┌──

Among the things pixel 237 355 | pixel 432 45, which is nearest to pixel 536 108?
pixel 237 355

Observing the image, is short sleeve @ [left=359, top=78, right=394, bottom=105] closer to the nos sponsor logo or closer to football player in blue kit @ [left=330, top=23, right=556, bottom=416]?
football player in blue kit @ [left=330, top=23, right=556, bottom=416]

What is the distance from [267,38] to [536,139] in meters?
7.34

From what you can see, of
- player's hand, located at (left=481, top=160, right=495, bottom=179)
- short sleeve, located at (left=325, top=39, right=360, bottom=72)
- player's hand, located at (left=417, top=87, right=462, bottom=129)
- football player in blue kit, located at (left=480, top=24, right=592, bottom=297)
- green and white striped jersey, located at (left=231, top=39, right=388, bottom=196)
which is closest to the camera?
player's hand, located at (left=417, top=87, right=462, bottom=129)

└──

(Written task): Return the entire material above word for word, without any alteration.

(Correct response):
Among the things pixel 237 355 | pixel 432 45, which is nearest to pixel 536 108?
pixel 237 355

Observing the image, is short sleeve @ [left=359, top=78, right=394, bottom=105] closer to the nos sponsor logo or closer to football player in blue kit @ [left=330, top=23, right=556, bottom=416]?
football player in blue kit @ [left=330, top=23, right=556, bottom=416]

What is the distance from [267,38] to [536,139] in meters?
7.34

From what you can see, of
- player's hand, located at (left=481, top=160, right=495, bottom=179)
- short sleeve, located at (left=325, top=39, right=360, bottom=72)
- player's hand, located at (left=417, top=87, right=462, bottom=129)
- football player in blue kit, located at (left=480, top=24, right=592, bottom=297)
- green and white striped jersey, located at (left=231, top=39, right=388, bottom=196)
which is closest to the camera?
player's hand, located at (left=417, top=87, right=462, bottom=129)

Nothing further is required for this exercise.